# To be done:
Please extend the Danish sentiment classifier notebook, picking up right after its last line.

# Document text:
▬▬▬▬▬▬

Accuracy on val: 0.796 with c value 0.1, penalty l2 and solver lbfgs 
Accuracy on val: 0.8288 with c value 1, penalty l2 and solver lbfgs 
Accuracy on val: 0.8348 with c value 10, penalty l2 and solver lbfgs 
Accuracy on val: 0.8364 with c value 100, penalty l2 and solver lbfgs 


In [8]:
# lets examine if the classifier is better to predict one class or not
y_pred = lr.predict(X_val)
confusion_matrix(y_val, y_pred, labels=[1,0]) # 1 is positive and 0 is negative


array([[1074,  224],
       [ 185, 1017]])

In [7]:
# save the choosen classifier model to disk
path_model = 'aclImdb/movie_data/Lr_model.sav'
pickle.dump(lr, open(path_model, 'wb'))



## Step 3:  Apply on Danish Exampels

In [8]:
# if nesesary load the model from disk which was build above
path_model = 'aclImdb/movie_data/Lr_model.sav'
lr = pickle.load(open(path_model, 'rb'))

In [9]:
# creat a function to judge the sentiment on danish sentences
def get_sentiment(sentence, classifier, token_lang='da'):
    
    # embed the sentence
    laser = Laser()
    input_features = laser.embed_sentences([sentence], lang=token_lang)
    
    # apply the classifier
    pred=classifier.predict(input_features)
    
    class_names = {'0': 'negative', '1': 'positve'}
    
    return class_names[str(int(pred))]
    

In [10]:
# let's try with some examples
get_sentiment('Det var ikke godt', lr)


'negative'

In [11]:
# let's try with some examples
get_sentiment('Det var godt, ikke?', lr)

▬▬▬▬▬▬

# Given data:

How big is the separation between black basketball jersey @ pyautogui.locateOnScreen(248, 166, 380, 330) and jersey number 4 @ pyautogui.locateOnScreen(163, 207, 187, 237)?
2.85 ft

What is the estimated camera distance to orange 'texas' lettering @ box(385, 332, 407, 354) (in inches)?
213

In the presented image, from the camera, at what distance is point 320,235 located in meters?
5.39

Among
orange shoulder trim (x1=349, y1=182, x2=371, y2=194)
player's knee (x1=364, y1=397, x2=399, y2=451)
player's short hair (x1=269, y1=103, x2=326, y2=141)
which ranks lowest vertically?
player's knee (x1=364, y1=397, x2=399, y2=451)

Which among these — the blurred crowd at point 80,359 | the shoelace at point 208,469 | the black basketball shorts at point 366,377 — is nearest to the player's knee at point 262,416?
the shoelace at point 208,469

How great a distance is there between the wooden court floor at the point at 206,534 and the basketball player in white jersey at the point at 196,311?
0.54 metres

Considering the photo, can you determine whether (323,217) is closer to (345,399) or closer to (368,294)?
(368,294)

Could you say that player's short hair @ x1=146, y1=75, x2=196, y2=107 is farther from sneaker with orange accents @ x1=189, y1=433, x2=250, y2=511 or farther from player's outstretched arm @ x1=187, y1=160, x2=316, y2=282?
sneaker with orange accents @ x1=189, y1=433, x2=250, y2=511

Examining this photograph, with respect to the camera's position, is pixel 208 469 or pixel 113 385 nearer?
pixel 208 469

▬▬▬▬▬▬

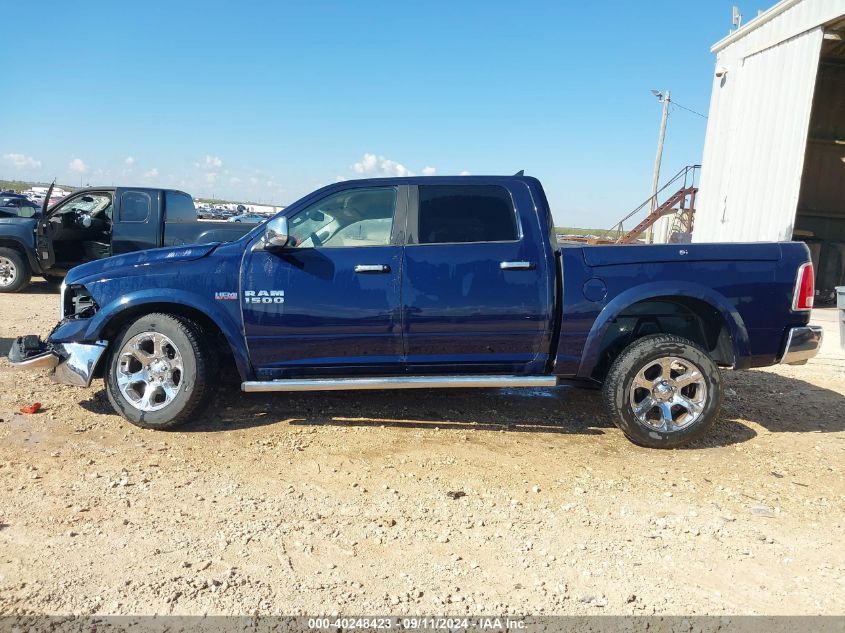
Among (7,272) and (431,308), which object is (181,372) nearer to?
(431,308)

▬▬▬▬▬▬

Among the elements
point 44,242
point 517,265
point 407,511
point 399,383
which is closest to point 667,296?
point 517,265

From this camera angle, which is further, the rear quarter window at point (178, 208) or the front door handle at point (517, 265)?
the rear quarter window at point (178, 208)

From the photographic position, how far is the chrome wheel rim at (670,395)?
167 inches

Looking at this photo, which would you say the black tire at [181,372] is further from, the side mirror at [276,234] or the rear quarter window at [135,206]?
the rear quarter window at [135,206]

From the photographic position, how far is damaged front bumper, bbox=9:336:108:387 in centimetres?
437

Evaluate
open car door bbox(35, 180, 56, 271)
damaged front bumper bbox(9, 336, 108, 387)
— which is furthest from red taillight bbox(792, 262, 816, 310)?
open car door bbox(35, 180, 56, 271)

▬▬▬▬▬▬

# Task output:
'positve'

In [17]:
# let's try with some movie examples
get_sentiment('Filmen svarer til at kigge ind i en hvid væg i to timer', lr)

'negative'

In [13]:
# let's try with some movie examples with mix of languages
get_sentiment('Musikalfilmen Les Mesirable er min ynglings fordi den er just fabulous', lr)

'positve'

In [14]:
# let's try to give it a harder example, and see it fail
get_sentiment('Jeg så filmen sammen med mine dejlige veninder, men det var også det eneste gode at sige om den film', lr)

'positve'

### Comments
Note that the transfer performance is not only depended on the language we transfer from and too, but also on the domain used to train the classifier. A shift in domain - in this cause to other than movie reviews from IMDB - would also affect the classifier's performance. Likewise, using the classifier on data which is more clear in polarity would give higher result in using it on data that a more refined in its sentiment. 

The next step is to try to evaluate den model on a Norweign corpus.

## Step 4:  Evaluate on Norwegian Data

Presteps: follow the instruction in the top of the notebook to clone the Norec repository, download the data, and install the norec package. 

Now we will first prepare the data. We will be working with the subset defined as 'train' to test our model, since this is the larges subset. To ensemble the IMDB dataset we will make the task binary by dropping reviews with ratings in the middle (3 and 4), and combine the reviews with ratings 5 and 6 to positive, and the ones with 1 and 2 to negative. Further more, we will sample only the 'movie' reviews to remain in a similar domain as the training data from IMDB. Lastly we will balance the reviews to include equal number of positive and negative. 

Then we embed these reviews with LASER.

And then we test our train classifier. 

In [11]:
# function to prepare the data using the NOREC package


def prepare_data(subset, path):
    # subset is either: 'train', 'dev' or 'test'
    # path to the html file "norec/data/html.tar.gz"
    # load the data
    subset_data = norec.load(path, subset=subset)
    
    # Get the reviews, ratings and the sub katagori
    subset_list = [(norec.html_to_text(html), metadata['rating'], metadata['source-category'])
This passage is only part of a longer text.